Satie had a way of doing just that, of helping 20th-century music open its doors and discover boulevards to stroll beyond the well-trodden avenues of Stravinskian neo-classicism or Schoenbergian revolution. He made a potent case for the grandly small instead of the grandly grand. He did so through his music, but also through the dizzying artistic world in which he moved. Potter tells us Satie lunched with Debussy every week for almost 30 years (mutton cutlets, washed down with a white Bordeau, bien sûr!)
The way forward for French music, Satie insisted, was not through the bloated mythologies of Wagner. Debussy concurred, considered, and wrote “Pelléas et Mélisande.”
Satie also advised the young Ravel, he collaborated with Picasso and Cocteau, and after Debussy’s death, he was there to encourage the next rising generation. The brash young pianist George Antheil recalled the bearded Satie in 1923, looking like a “beneficent elderly goat,” cheering on Antheil’s own pugnacious futurism from a center box at the Champs-Élysées Theatre as riots brewed below.
Satie lived just two years after that, and died in a state of near poverty.
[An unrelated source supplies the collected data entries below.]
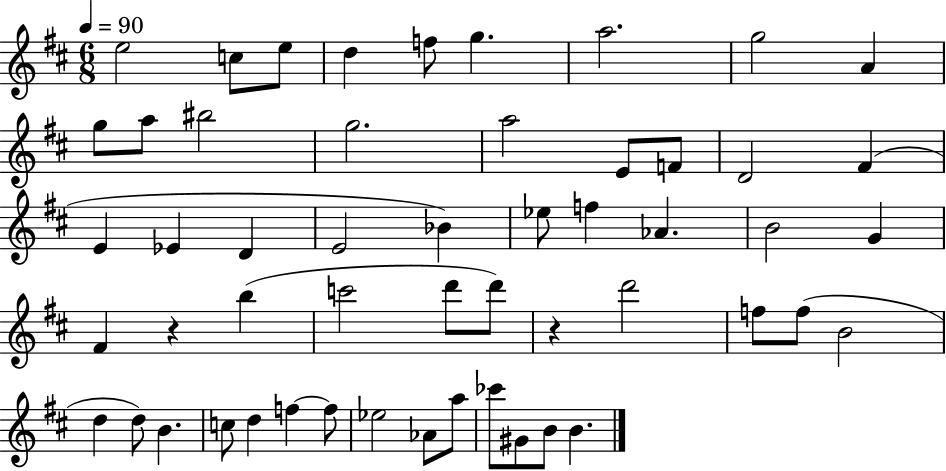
E5/h C5/e E5/e D5/q F5/e G5/q. A5/h. G5/h A4/q G5/e A5/e BIS5/h G5/h. A5/h E4/e F4/e D4/h F#4/q E4/q Eb4/q D4/q E4/h Bb4/q Eb5/e F5/q Ab4/q. B4/h G4/q F#4/q R/q B5/q C6/h D6/e D6/e R/q D6/h F5/e F5/e B4/h D5/q D5/e B4/q. C5/e D5/q F5/q F5/e Eb5/h Ab4/e A5/e CES6/e G#4/e B4/e B4/q.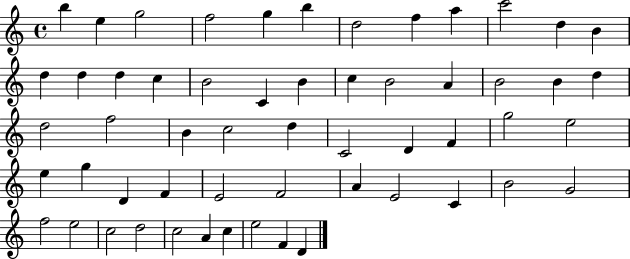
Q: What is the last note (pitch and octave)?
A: D4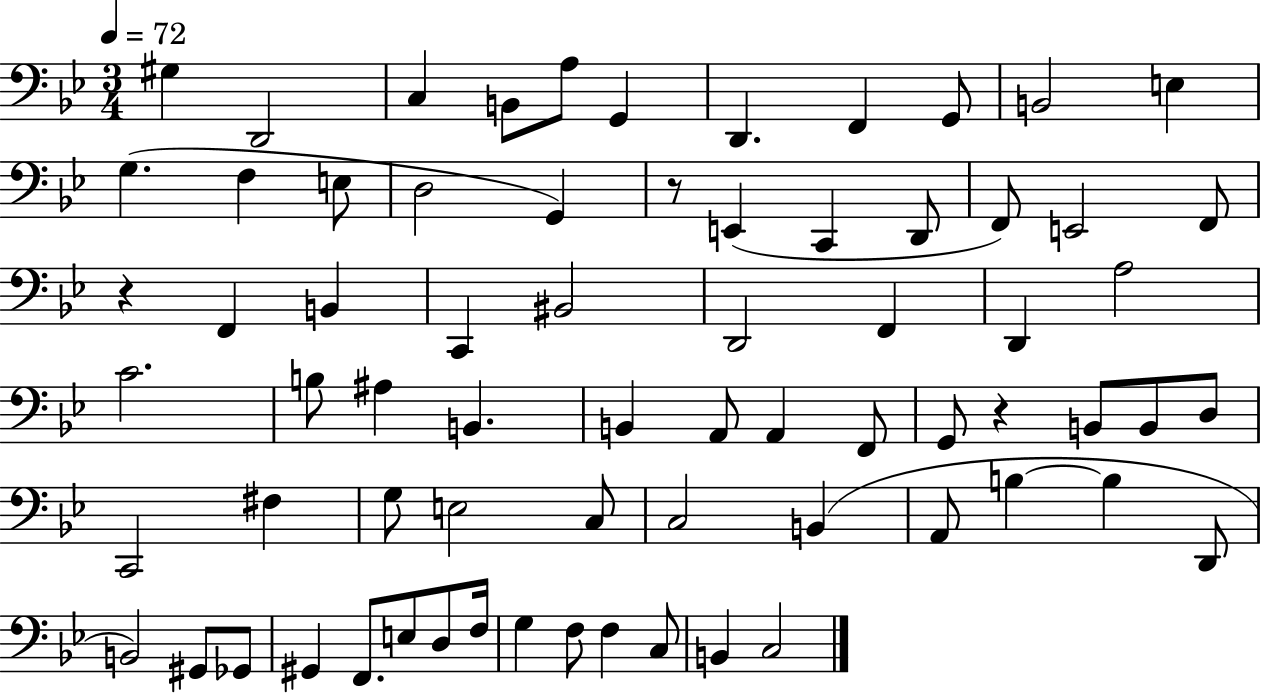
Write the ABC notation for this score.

X:1
T:Untitled
M:3/4
L:1/4
K:Bb
^G, D,,2 C, B,,/2 A,/2 G,, D,, F,, G,,/2 B,,2 E, G, F, E,/2 D,2 G,, z/2 E,, C,, D,,/2 F,,/2 E,,2 F,,/2 z F,, B,, C,, ^B,,2 D,,2 F,, D,, A,2 C2 B,/2 ^A, B,, B,, A,,/2 A,, F,,/2 G,,/2 z B,,/2 B,,/2 D,/2 C,,2 ^F, G,/2 E,2 C,/2 C,2 B,, A,,/2 B, B, D,,/2 B,,2 ^G,,/2 _G,,/2 ^G,, F,,/2 E,/2 D,/2 F,/4 G, F,/2 F, C,/2 B,, C,2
If his vision outpaced his own time, the insouciant charm of his music requires no special pleading today — and not just because something about its solitude and intimacy makes it prepackaged for the age of the earbud, or because his notion of passive listening to music as “furniture” (“musique d’ameublement”) anticipated the ubiquity of sound streaming down from the cloud throughout our days.
Satie may have championed brevity and concision, but he lived into an era that was not ready to part with its fantasies of grandeur, or its performances of political power intended to enchant the masses. One might imagine an enormous, pounding work like Orff’s “Carmina Burana,” and how gleefully its balloon could be pricked by just one of Satie’s delectably wry miniatures from “Sports et divertissements.” The best of Satie is a kind of tonic for all varieties of bombast, a kind of modernism at the speed of life.
“I breathe carefully,” the composer once wrote, “a little at a time.”